BOSTON — Boston Marathon bomber Dzhokhar Tsarnaev’s lawyers pleaded with a jury April 27 to spare his life, portraying him as “a good kid” who was led down the path to terrorism by his increasingly fanatical older brother.
David Bruck delivered the defense’s opening statement in the penalty phase of Tsarnaev’s trial, saying there is no punishment Tsarnaev can get that would be equal to the suffering of the bombing victims.
“There is no evening the scales,” Bruck said. “There is no point in trying to hurt him as he hurt because it can’t be done.”
Tsarnaev, 21, was convicted earlier this month in the twin bombings that killed three spectators and wounded more than 260 other people near the marathon’s finish line on April 15, 2013.
He was also found guilty of killing an MIT police officer during the Tsarnaev brothers’ getaway attempt.
This stage of the trial will determine whether he is executed, as prosecutors are demanding, or spends the rest of his life behind bars, the sentence Bruck urged the jury to impose.
“His legal case will be over for good, and no martyrdom, just years and years of punishment,” the lawyer said. “All the while, society is protected.”
Bruck focused heavily on Tsarnaev’s now-dead older brother, Tamerlan, depicting him as a volatile figure who led the plot. He said Tamerlan was “consumed by jihad” and had “power” over an admiring Dzhokhar.

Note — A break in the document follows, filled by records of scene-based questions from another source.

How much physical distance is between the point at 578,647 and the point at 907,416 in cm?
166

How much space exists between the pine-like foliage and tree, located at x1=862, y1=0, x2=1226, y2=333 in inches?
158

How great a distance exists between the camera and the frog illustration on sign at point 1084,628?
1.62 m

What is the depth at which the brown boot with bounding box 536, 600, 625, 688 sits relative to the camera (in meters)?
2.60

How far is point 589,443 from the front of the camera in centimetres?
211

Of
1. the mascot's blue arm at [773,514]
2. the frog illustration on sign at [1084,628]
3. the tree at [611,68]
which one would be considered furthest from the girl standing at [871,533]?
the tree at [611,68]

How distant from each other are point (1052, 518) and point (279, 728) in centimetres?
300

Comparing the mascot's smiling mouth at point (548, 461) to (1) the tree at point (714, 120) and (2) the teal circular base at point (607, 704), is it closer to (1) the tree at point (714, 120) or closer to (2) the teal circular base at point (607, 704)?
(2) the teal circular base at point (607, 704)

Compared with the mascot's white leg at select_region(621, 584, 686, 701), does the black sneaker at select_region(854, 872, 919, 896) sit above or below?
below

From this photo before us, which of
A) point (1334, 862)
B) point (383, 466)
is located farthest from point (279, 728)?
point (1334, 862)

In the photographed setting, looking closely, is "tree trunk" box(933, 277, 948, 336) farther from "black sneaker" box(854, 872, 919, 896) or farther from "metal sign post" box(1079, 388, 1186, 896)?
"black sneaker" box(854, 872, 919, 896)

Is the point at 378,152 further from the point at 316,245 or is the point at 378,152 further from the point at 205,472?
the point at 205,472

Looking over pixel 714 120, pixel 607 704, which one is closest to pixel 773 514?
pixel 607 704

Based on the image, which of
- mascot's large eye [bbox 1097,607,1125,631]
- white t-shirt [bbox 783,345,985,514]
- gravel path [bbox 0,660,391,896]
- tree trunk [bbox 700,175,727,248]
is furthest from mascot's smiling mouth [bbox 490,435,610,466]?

Bruck said Tamerlan was loud and aggressive, got into fights, failed at everything he did and never held a steady job, while Dzhokhar was a good student in high school, was loved by his teachers there, had many friends and never got in trouble.
“He was a good kid,” the lawyer said. But he said Dzhokhar started going downhill in college, when his parents divorced and returned to Russia, and he was left with Tamerlan as the de facto head of the family.
Bruck said the bombing would not have taken place if Tamerlan hadn’t led the way.
Tamerlan went to Russia for six months in 2012 hoping to join jihadi fighters and returned to the U.S. even more radicalized, Bruck said. He said Russian relatives will describe how “fanatical” he seemed during that visit.
Bruck said Dzhokhar grew up amid turmoil and instability. He was born in the former Soviet Republic of Kyrgyzstan, then moved from place to place with his parents and siblings before settling in the U.S. in 2002 when he was 8, the attorney said.
Bruck showed the jury photos of the Supermax prison in Colorado, where Tsarnaev would probably serve his sentence if he were given life instead of the death penalty.
Tsarnaev’s existence there would be austere, with most of his time spent in solitary confinement and his communication with the outside world severely restricted, Bruck said.
Tsarnaev was a 19-year-old college student at the time of the bombing. His brother, 26, was killed days after the attack when he was shot by police and run over by Dzhokhar during a chaotic getaway attempt.
All eight witnesses called by the defense focused not on Dzhokhar but on Tamerlan — specifically, his aggressiveness and deepening fervor.
Loay Assaf, an imam, said that three months before the bombing, Tamerlan became furious and interrupted a prayer service at a local mosque after Assaf likened the Rev. Martin Luther King Jr. to the Prophet Muhammad. Assaf said Tamerlan took a “fighting stance” and began pointing at him and shouting.
“He said, ‘You’re a hypocrite,’ insulting me with this,” Assaf said.
Tamerlan Tsarnaev’s mother-in-law, Judith Russell, testified that Tamerlan became increasingly strident about religion and the U.S. He talked about “this country’s influence and harm to Islamic countries,” she said.
The prosecution made its case in the penalty phase last week, calling victims and family members to the stand to recall the attack in hair-raising detail.
Prosecutors painted Dzhokhar Tsarnaev as an unrepentant killer, showing the jury a photo of him giving the finger to the security camera in his jail cell three months after his arrest.
Bruck downplayed the gesture, saying Tsarnaev was just “acting like an immature 19-year-old.”